Installation view: Marilyn Nance The Women of FESTAC'77 at Roberts Projects

Marilyn Nance: The Women of FESTAC’77 offers a curated selection from Nance’s vast catalogue of photographs and archival materials that revisits the memory of the Second World Black and African Festival of Arts and Culture (FESTAC’77) from the perspectives of women artists in the American contingent. Objects from fellow participant Betye Saar’s archives are also on display, including her sketches, datebook, personal photos, official FESTAC’77 participation documents and ephemera.
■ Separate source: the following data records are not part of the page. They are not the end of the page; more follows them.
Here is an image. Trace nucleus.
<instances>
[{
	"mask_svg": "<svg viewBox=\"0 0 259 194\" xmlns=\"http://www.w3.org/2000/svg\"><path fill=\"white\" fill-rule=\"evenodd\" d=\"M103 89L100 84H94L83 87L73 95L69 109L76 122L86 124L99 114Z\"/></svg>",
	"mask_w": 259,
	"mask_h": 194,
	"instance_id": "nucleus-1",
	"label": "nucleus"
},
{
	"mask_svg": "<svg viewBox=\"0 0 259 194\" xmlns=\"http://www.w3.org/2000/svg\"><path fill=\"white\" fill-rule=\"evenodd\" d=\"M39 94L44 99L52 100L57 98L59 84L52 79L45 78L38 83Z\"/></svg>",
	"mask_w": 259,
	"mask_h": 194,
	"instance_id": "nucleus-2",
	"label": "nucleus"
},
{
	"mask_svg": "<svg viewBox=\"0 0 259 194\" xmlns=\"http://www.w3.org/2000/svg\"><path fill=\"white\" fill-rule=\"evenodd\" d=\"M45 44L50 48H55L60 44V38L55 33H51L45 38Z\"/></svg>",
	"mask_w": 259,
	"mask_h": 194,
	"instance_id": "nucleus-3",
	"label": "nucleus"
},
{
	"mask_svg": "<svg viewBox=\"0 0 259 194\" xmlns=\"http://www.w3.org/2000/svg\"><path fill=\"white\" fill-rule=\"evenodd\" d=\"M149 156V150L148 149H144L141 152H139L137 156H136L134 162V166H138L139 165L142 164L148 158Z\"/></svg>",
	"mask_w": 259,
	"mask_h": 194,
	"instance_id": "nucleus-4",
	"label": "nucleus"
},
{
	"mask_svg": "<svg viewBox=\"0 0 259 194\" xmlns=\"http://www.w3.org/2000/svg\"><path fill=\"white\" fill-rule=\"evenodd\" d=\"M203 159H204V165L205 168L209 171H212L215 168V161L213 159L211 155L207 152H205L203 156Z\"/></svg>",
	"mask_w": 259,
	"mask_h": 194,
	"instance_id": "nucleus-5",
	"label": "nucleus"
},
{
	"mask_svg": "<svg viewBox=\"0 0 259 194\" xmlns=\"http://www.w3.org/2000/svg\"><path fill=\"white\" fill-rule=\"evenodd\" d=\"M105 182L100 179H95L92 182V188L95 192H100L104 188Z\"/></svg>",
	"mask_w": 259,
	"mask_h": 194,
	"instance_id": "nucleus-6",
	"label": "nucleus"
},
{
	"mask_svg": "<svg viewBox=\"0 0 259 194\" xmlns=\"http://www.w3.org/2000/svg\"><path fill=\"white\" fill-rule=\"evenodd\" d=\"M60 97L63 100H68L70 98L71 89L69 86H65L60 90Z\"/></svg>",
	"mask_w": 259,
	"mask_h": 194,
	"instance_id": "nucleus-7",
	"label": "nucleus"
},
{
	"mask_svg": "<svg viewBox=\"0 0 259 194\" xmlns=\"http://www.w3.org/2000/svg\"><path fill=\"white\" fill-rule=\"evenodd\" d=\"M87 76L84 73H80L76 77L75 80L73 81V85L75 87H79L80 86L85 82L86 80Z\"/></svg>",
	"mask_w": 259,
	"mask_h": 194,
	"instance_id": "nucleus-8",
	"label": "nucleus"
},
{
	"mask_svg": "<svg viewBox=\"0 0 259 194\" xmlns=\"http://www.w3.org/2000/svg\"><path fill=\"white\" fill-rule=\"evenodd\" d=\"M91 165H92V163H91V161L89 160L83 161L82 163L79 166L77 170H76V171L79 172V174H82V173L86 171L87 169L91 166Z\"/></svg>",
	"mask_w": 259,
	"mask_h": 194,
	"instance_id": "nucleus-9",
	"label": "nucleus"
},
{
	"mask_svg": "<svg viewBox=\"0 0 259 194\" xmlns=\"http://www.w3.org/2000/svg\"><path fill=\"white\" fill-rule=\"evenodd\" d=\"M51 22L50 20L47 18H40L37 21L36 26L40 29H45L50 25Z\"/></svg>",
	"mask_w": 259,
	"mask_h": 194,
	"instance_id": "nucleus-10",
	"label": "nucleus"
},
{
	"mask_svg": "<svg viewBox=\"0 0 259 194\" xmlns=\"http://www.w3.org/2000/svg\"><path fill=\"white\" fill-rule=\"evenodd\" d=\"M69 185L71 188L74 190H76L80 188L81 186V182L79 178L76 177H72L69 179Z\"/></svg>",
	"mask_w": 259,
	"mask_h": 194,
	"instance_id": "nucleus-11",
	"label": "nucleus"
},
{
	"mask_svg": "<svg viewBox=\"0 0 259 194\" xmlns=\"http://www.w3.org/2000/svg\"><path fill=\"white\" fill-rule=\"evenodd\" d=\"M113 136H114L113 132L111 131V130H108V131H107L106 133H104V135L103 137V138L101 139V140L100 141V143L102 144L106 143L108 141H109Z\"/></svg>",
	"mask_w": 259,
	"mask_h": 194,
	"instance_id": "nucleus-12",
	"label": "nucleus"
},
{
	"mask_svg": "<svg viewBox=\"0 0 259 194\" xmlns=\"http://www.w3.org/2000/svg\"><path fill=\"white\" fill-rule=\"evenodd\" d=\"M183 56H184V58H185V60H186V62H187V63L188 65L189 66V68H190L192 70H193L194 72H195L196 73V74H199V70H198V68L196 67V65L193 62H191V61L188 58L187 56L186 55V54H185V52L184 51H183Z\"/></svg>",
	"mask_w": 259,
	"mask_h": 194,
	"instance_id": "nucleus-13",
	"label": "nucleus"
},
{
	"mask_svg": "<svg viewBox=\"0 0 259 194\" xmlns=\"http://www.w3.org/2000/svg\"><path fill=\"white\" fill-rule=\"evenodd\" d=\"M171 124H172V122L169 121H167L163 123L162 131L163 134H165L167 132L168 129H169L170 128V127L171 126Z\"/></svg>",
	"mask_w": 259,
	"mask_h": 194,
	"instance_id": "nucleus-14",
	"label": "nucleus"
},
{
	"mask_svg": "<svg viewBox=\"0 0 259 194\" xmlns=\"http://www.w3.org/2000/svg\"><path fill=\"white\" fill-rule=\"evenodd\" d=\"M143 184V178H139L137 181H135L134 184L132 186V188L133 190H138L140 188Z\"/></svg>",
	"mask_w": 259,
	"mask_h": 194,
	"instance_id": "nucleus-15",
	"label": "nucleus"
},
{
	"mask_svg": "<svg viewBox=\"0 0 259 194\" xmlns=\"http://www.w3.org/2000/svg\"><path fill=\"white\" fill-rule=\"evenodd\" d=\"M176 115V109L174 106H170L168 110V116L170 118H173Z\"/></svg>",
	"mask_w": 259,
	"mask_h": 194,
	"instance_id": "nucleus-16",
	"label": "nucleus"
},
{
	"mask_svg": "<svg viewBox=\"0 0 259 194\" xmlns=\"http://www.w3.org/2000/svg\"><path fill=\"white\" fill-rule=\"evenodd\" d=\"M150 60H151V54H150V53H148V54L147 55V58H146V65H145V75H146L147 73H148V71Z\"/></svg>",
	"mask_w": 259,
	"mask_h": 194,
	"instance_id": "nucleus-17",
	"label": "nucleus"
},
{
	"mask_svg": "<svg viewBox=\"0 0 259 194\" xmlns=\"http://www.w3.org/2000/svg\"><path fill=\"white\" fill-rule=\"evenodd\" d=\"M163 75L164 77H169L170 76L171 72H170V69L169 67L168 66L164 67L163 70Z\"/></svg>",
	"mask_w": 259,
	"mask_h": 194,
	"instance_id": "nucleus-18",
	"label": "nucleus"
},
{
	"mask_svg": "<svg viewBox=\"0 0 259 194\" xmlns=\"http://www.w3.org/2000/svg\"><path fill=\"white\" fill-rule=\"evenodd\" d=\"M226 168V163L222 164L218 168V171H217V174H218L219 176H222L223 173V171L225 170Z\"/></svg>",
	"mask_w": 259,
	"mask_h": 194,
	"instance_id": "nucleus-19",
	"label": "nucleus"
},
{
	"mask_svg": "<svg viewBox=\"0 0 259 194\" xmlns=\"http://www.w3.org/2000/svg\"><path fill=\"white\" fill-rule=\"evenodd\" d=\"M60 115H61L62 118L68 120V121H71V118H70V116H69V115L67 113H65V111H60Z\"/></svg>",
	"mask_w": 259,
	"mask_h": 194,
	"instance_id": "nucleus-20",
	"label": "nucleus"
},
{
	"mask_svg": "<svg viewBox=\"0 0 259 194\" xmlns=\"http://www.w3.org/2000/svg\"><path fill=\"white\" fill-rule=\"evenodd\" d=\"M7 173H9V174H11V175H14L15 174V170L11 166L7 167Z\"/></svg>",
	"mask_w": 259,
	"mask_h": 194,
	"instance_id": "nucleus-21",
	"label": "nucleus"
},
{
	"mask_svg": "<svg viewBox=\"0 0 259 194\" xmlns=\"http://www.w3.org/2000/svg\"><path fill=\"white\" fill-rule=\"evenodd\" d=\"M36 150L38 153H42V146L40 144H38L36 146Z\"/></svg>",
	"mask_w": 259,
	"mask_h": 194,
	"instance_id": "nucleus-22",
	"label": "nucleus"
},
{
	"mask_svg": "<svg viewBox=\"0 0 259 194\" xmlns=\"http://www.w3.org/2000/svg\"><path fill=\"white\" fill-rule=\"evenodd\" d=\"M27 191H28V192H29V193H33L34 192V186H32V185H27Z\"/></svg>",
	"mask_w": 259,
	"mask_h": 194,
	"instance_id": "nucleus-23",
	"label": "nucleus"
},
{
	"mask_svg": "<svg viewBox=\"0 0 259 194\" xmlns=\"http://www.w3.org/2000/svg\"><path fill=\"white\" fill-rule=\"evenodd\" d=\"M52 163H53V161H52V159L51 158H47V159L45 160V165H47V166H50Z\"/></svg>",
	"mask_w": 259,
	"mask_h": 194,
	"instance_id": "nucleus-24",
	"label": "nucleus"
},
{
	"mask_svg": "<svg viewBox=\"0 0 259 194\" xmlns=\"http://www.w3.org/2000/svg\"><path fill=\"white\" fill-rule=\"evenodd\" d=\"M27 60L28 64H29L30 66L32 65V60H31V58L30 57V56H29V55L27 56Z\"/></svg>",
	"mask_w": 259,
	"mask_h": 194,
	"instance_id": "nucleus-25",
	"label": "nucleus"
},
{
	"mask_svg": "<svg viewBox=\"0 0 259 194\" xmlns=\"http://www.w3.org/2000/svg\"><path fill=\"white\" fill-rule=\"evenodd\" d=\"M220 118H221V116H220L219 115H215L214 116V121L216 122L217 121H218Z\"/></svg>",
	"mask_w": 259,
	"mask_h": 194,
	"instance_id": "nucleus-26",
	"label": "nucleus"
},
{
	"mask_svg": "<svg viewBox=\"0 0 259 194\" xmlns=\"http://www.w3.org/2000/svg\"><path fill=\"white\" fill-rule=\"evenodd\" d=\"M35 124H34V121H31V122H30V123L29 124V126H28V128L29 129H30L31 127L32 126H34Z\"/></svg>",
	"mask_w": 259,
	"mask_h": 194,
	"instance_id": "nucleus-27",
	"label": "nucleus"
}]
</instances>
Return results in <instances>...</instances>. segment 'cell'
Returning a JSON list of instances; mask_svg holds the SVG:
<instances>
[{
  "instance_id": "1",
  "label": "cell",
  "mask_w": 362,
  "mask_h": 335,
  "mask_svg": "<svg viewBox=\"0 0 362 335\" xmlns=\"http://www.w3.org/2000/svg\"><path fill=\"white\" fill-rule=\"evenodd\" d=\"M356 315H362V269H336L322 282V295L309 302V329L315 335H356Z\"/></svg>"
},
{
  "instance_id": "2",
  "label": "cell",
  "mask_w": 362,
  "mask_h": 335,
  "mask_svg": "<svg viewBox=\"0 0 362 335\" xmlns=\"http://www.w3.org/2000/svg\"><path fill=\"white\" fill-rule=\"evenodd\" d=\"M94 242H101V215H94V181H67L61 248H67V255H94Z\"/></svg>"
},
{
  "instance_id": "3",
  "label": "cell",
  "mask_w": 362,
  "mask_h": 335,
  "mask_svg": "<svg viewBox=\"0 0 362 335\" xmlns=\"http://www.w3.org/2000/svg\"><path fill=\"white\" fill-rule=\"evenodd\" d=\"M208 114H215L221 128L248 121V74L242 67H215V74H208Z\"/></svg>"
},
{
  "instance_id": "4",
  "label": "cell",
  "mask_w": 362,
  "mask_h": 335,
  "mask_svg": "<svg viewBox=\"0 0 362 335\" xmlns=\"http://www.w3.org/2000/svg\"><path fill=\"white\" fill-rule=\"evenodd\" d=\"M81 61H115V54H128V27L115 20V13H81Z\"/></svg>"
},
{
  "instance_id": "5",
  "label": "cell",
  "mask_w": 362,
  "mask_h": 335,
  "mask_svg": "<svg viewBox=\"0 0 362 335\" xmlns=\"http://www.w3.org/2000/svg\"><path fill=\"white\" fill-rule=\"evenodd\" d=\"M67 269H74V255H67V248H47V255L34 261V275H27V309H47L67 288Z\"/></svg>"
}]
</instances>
Coming of age in New York during the Black Arts Movement that championed the celebration of African history and culture, Marilyn Nance was 21 years old when she was chosen to be the official photographer for the United States at FESTAC’77. More than 17,000 artists, writers, musicians, scholars and activists from 55 countries across Africa and its diasporic communities traveled to Lagos, Nigeria in January 1977 to share in bringing to life a collective dream for the future of Black and African people. Drawing inspiration from the Olympics and similar cultural biennials, the landmark festival included live performances, literary events, colloquiums, concerts and exhibitions that highlighted the diverse cultural contributions by Black and African people around the world, and explored the potential of a Pan-Africanist future in which all African nations were united in peace and solidarity.

As one of very few women photographers who documented the month-long event, Nance created more than 1,500 photographs that now serve as an invaluable firsthand account of FESTAC’77. With nearly 500 Americans invited to participate, her collection of images features women artists Viola Burley, Carole Byard, Ajuba Douglas, Charlotte Ka, Samella Lewis, Valerie Maynard, Winnie Owens-Hart and Faith Ringgold, among many others.